Hello David Short. Re your comments about old etonians, rich throug inheritance etc etc etc boring boring.... can you talk about something else next week etc. Like, how many labour MPs were educated privately? how many labour MPs educate their children privately? how many labour MPs have done REAL work before they became labour MPs?(by which I mean, real work in the private sector/wealth producing sector - know what I mean?)? How many labour MPs have homes in Italy/France etc.... not to mention second homes in..er London, where their children are at school? (Balls/Cooper).
I could go on, but am losing the will to live and my girls want to go on the computer.
PS. Do you have children? Do you want the best for them? Are you prepared to make sacrifices for their wellbeing? If so..... SUCKER - this government is going to shaft you. Happy new year.

Verity

January 2nd, 2009 9:24pm Report this comment

For whomever asked for emigration figures above - obviously, you are not going to get anything out of the Brown gang, you can go to http://www.migrationwatchuk.com/ which is independent and has absolutely nothing to do with Gordon Brown's gang.

hadrian

January 2nd, 2009 9:48pm Report this comment

I'm with Liverpool Tory on this one- destroying Labour must be out top prority. So, although we may not think the current Opposition are up to scratch on all points, nevertheless they're the main channel through which to concentrate our anti-socialist efforts to remove bungler Broon. In Scotland, it's a shade more complicated as the Tories are such a spent force in many areas...and SNP don't exactly enthuse one!

Nicholas

January 2nd, 2009 11:15pm Report this comment

Ah, but Verity my first "Great" was the "great " as in post-modern approbation, with an unfortunate capital "G", my second the "Great" as in "Great Britain", the geographical (no longer geopolitical) demarcation. Same word, different meanings. The alleged conflation is a presumption on your part, but aided and abetted no doubt by my unfortunate typo (no preview page for posts at CH and too much time spent in the company of Dr Carlsberg). At the time of writing no such conflation existed in my intent - a little alliteration maybe. Alas, perhaps too subtle.

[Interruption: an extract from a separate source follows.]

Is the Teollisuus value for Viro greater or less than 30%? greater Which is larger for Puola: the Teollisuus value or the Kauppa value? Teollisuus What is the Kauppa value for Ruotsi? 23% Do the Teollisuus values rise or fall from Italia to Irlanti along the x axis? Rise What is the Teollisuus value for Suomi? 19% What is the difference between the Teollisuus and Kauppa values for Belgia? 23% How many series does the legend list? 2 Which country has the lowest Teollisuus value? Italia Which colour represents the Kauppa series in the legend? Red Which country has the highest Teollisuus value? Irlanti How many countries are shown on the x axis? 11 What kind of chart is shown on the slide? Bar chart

Great Britain can contain the great, indeed once did, without conflating the meanings, therefore the great is (or was) indeed in Great Britain, so to speak. I grant you the phrase as used in its most common and incorrect conflation does smack of Yo Blair, Cool Britannia and Trendy Left-Wing Celebrities of the Type who Celebrate Themselves - mainly on the BBC. Brown & Co have put paid to such associations though, and the Great Britain we now occupy and which they occupy almost as an alien power, is more a dour, grey, landscape of meanness and paranoia where the transiently triumphant villainy in Dickens meets the unsmiling bureaucratic snooping of Honecker, all beneath the glowering visage of that black cloud in a suit, the re-animated spirit of a Scots Cromwell. Life imitates art and with the foul wind of New Labour propelling our rapidly sinking ship we sail ever closer to Gilliam's 'Brazil' and 'V for Vendetta'. Will we get there or will we sink first is the question (are the questions)?

I thank you for your vigilance though and for your kind comment on my posts.

Wilhelm

January 4th, 2009 2:22am Report this comment

Wasnt Britain called Great Britain so it wasnt mixed up with Brittany ?

hadrian

January 6th, 2009 12:58pm Report this comment

Brittany is a Celtic enclave that has suffered far worse cultural oppresion than the Celts in Great Britain who never enjoyed a great deal in any case. Cornish- all but dead; Manx- allowed to wither; Scots Gaelic- virtually in its death throes.
However look to Eire- the virtual demise of Erse or Irish Gaelic cannot be attributed to the English but to the Irish themselves, for all their 'nationalist' fervour.
Only Welsh really manages to just about hold on and fight back, and that's down to ordinary people in the street (literally) refusing to by-pass it for English.
End of digression....!!

andrew

September 27th, 2009 1:30pm Report this comment

Of course he is mentally ill. Only an extremely sick person could have turned the UK into the most watched nation on earth with 1/5 of the worlds CCTV cameras in operation here. How could he subject his own people to such sick and degrading treatment. He is an absolutely vile un british and sinister individual.